Looks like you did everything correctly to me. I know Nathan is pretty busy, so it might be a few days before this gets merged, etc.
You will not need to clone again to do more work. You will need to make sure you are up-to-date before you push changes, so you will need to git pull
.
Steve Donie
Principal Software Engineer
Datical, Inc. http://www.datical.com/
Hi, all.
I've followed the guidelines on the Liquibase DEV page as best I can. Can someone cross check that I've done things right? Here's what I did:
1) Registered as a user with Atlassian Cloud so I could create a Jira issue.

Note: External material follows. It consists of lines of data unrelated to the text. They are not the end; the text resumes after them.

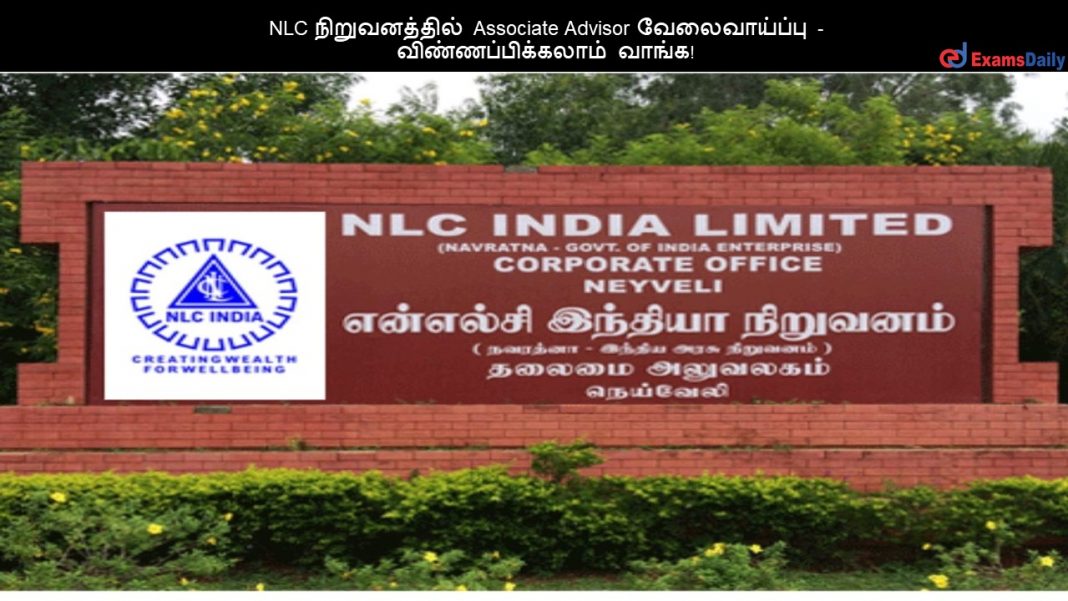 NLC ???????????? Associate Advisor ???????????? - ???????????????? ?????! NLC ???????????? Associate Advisor ???????????? - ???????????????? ?????!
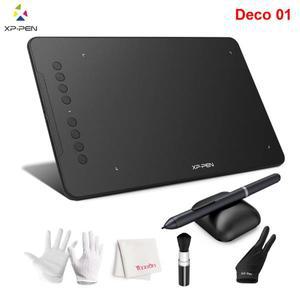 XP-Pen 데코 01 V2 드로잉 태블릿, 10 인치 그래픽 드로잉 태블릿, 8 개의 단축키, 안드로이드 윈도우 맥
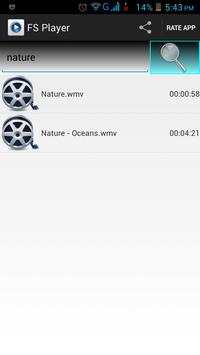 FS Player (Video and Audio) screenshot 3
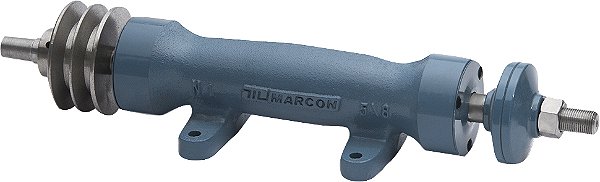 Eixo de bancada para serra circular nº1 (5/8") encaixe para cone morse B-16 1,5 cv ES-1 MARCON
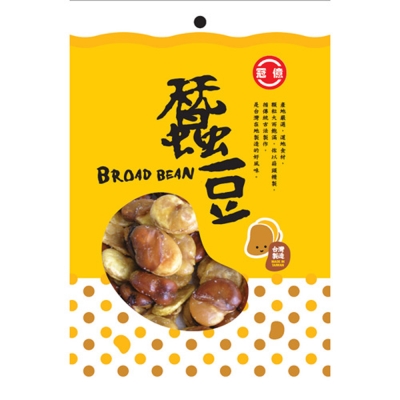 冠億 藥膳蠶豆酥-蒜味(250g)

2) Created Jira issue CORE-2262
3) Forked the Liquibase repo at https://github.com/liquibase/liquibase, creating https://github.com/bsandiford/liquibase
4) Set my new repo default branch to 3.3.x to match where I'd like the fix made in Liquibase.

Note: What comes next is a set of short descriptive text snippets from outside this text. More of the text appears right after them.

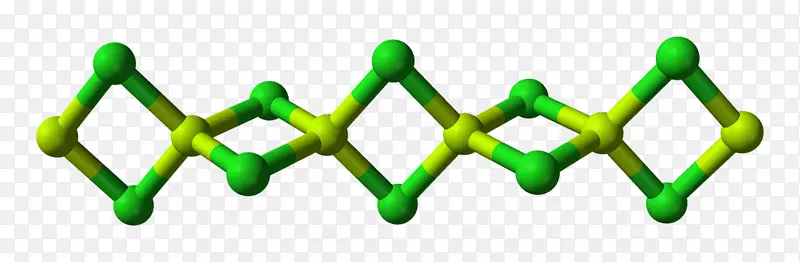 氯化铍共价键氯化铝电负性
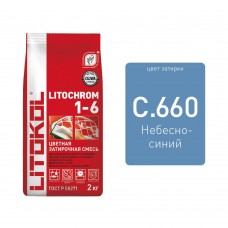 Litochrom 1-6 C.660 небесно-синий 2kg Al.bag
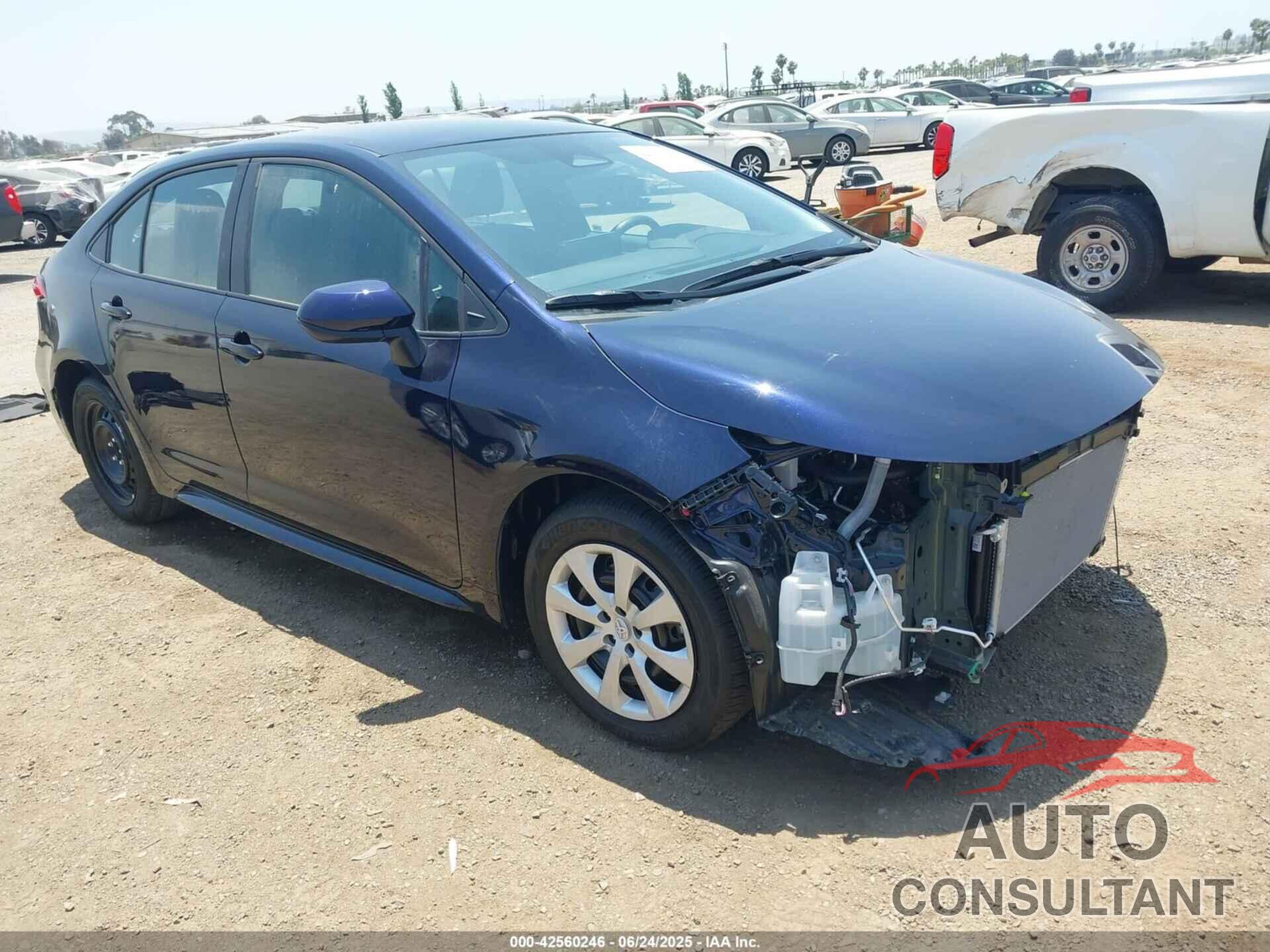 TOYOTA COROLLA 2025 - 5YFB4MDE0SP290422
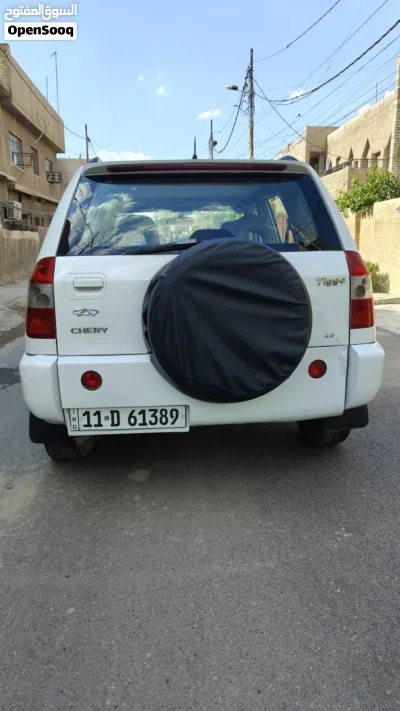 چێری Tiggo Standard 4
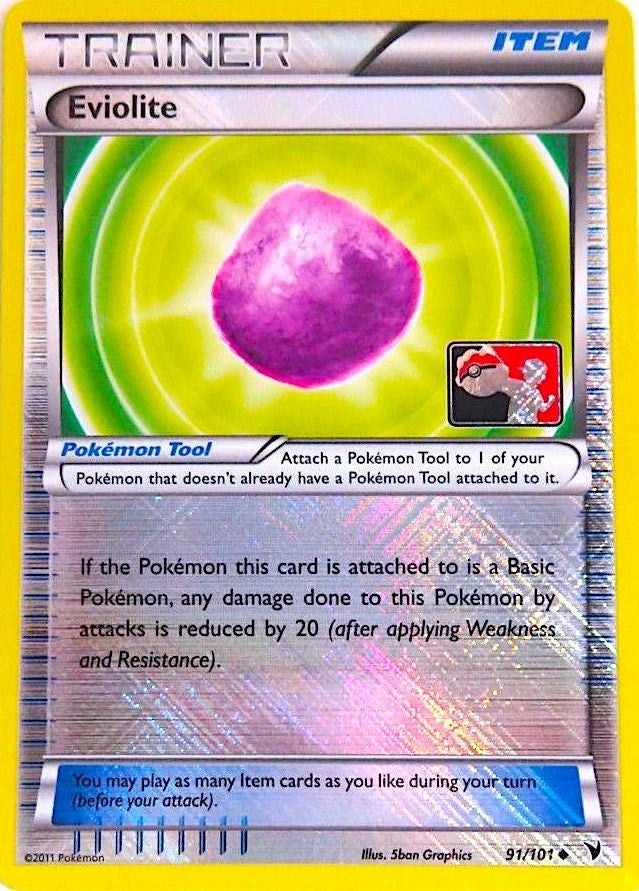 Image for Eviolite - 91/101 (Championship Promo) (091/101) [League & Championship Cards] - Pokemon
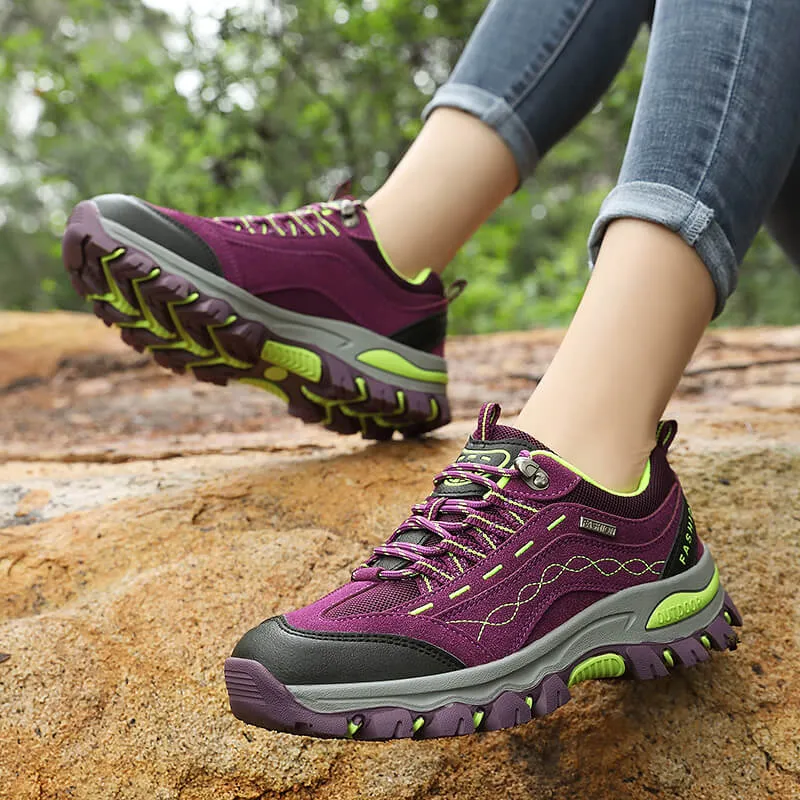 Hiking Shoes Women Autumn Outdoor Trekking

5) Checked out from my new repo, fixed the problem, committed and pushed back to my repo. Commit message includes the Jira number, summary, and what I fixed.
6) Created a pull request, and put a comment on the Jira issue so that it references the pull request (#366)
7) Waiting for someone to look at the pull request / merge back (hopefully!) / update the Jira.
One additional question. I have another bug fix I'd like to make. Do I need to clone Liquibase again, or can I just continue in my own repository?
Thanks!
Bob (newbie) Sandiford.
OK - turns out I missed a step. For multiple pull requests from the same fork, each change should be checked into a separate branch of the forked code. Otherwise, subsequent checkins to the base of the fork just end up being added to the first pull request.
So, I'm branching my repo for each separate change, and I'll do a pull request for each branch - that will keep them all separate.